Pero, entonces, ¿cómo en el siglo XIX este Sendero Secreto que predicaba la caridad y la bondad incondicionales, degeneró hacia el grupo sufí de los Jelalíes, basado en la superstición, la santería y la curación mágica de las enfermedades? La superstición se apodera del Sendero cuando se convierte en religión popular, y la pureza inicial concedida a unos pocos iluminados se confunde en la mayoría, que necesita de la creencia para resolver sus problemas particulares, para sobrellevar la subsistencia diaria a través de la fantasía. La creencia se convierte en tradición, sincretizada con leyendas más aprehensibles, más fáciles y racionales. Así, los Jelalíes, derivación del Sendero Secreto que predicaba la belleza, el amor y la humanidad como las principales creaciones de la divinidad, que es, a pesar de todo, inaprehensible, desarrollaron para los iniciados una serie de ritos desagradables y humillantes, pero espectaculares. Estos ritos preparaban a los candidatos para afrontar la vida de mendigos que llevarían a partir de su aceptación de la creencia: luego de comprobada la veracidad de la fe mediante una serie de entrevistas sistemáticas, se les afeitaba el pelo de todo el cuerpo (lo cual es una afrenta tremenda para el musulmán), se les pintaba la cara de negro, se les colocaba una marca en los hombros con un hierro candente. Si soportaban estas pruebas vejatorias a la vista de todos, se les desnudaba y se les ensuciaba el cuerpo con cenizas de mierda de vaca. Puesto que con la humillación pretendían demostrar que no somos nada en comparación con Dios, que sólo somos granos de arena dispersos en medio de la vastedad del universo. De inmediato, los escogidos eran enviados al mundo a predicar, a curar enfermedades, a mover objetos inanimados, a resucitar a los muertos, a cambiar el sexo de los niños, a exorcizar el mal, siempre envueltos en la más extrema pobreza, como aquellos miserables y sucios yogis hindúes, nómadas solitarios que sabían que el final de su viaje sería el Paraíso, aunque se les permitía disfrutar mientras tanto de los placeres terrenales, como la utilización de drogas y licores, y de la sexualidad que más apeteciere a sus espíritus ya salvos.
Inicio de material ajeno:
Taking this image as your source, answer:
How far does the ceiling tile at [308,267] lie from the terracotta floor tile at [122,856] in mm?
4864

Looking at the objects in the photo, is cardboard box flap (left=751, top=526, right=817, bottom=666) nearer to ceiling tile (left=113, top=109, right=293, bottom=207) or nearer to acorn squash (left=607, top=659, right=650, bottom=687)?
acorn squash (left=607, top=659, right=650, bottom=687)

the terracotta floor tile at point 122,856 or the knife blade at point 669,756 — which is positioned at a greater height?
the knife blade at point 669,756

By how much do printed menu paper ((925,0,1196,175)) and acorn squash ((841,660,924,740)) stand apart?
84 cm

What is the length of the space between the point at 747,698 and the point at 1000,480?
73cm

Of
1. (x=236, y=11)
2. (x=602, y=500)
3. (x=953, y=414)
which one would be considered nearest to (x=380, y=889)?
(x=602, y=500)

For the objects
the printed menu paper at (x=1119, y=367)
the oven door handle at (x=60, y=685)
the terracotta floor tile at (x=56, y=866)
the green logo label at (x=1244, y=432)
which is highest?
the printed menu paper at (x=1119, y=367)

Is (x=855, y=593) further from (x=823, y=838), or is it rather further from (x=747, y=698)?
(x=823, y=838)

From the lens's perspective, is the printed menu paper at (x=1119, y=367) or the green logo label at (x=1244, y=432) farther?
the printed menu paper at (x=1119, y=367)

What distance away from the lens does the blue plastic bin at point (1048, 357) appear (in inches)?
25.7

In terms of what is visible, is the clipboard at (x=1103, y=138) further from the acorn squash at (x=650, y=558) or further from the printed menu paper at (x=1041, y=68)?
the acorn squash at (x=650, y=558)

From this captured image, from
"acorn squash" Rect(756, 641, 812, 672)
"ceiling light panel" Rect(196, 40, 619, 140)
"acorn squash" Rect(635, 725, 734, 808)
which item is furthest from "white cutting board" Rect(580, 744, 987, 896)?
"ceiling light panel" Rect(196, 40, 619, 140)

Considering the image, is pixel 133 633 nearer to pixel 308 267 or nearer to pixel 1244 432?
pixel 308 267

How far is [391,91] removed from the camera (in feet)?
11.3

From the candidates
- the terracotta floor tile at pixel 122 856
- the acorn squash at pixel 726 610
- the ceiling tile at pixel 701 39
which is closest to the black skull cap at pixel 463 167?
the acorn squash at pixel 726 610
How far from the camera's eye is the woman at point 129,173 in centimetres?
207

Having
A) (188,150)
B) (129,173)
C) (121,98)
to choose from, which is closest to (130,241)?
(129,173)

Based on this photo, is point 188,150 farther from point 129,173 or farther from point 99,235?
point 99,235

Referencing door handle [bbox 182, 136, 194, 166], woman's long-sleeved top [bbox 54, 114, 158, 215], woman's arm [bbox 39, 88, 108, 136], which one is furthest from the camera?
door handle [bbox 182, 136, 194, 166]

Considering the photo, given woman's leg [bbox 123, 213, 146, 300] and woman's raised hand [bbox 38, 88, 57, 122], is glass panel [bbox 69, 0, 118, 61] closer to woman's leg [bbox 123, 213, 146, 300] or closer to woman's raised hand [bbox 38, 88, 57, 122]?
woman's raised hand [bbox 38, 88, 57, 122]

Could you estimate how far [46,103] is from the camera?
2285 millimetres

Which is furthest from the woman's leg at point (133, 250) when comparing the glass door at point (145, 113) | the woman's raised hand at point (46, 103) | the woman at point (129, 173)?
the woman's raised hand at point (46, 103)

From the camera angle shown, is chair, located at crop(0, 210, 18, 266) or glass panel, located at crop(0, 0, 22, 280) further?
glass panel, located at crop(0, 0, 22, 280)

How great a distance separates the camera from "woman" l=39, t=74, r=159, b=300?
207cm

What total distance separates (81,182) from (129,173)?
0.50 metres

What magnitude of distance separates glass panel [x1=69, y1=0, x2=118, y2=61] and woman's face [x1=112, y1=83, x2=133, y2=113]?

¿Cuál era el destino de todos estos creyentes dispuestos a aceptar la fe Jelalí? Mendigar en los caminos o aceptar dinero por sus curaciones y milagros; predicar que la sensualidad más denigrante es agradable a los ojos de Dios, siempre y cuando se acepte de antemano La Palabra; preparar a otros escogidos para el ritual Jelalí, que concede poderes sólo dados a los verdaderos Santos; aceptar que no somos nada, que debemos humillarnos no ante los demás sino solamente ante Alá el que todo lo puede; aceptar que Dios enviará el sustento diario, confiar ciegamente en esto; prepararse para el desprecio de los demás grupos musulmanes por haberse afeitado completamente o por permitir que su cuerpo fuese corrompido por el excremento y la suciedad.
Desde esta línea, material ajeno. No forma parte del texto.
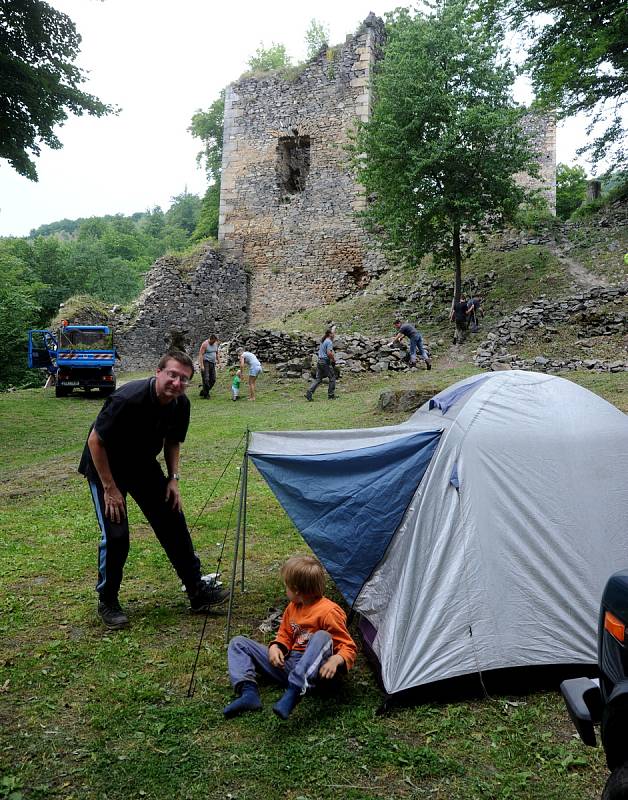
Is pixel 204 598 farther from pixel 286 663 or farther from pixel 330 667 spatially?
pixel 330 667

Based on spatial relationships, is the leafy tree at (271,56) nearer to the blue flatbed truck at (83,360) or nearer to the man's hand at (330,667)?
the blue flatbed truck at (83,360)

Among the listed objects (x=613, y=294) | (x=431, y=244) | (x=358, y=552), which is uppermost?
(x=431, y=244)

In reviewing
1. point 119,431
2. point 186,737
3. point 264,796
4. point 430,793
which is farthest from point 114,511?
point 430,793

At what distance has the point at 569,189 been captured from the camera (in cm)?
3441

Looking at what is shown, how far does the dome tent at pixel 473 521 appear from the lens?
3299 millimetres

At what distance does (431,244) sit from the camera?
16.5 meters

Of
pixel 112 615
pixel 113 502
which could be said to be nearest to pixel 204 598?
pixel 112 615

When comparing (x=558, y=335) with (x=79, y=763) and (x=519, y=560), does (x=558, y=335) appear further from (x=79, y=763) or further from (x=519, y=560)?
(x=79, y=763)

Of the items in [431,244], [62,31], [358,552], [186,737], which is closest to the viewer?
[186,737]

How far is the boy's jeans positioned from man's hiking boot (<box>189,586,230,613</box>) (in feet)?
2.99

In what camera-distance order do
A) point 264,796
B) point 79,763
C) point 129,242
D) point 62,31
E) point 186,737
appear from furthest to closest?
point 129,242
point 62,31
point 186,737
point 79,763
point 264,796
De la creencia sufí originaria de que “la bondad encaja con la belleza, y con la caridad universal y el amor, como si todo ello brotase de la fuente de toda la bondad”, derivó el ritual Jelalí basado en la magia, la humillación y el mesianismo. El Jelalí se prepara para aceptar una condena, una maldición que lo acompañará toda su vida, condición indispensable para ser Santo, para llegar al cielo, para acceder al Paraíso.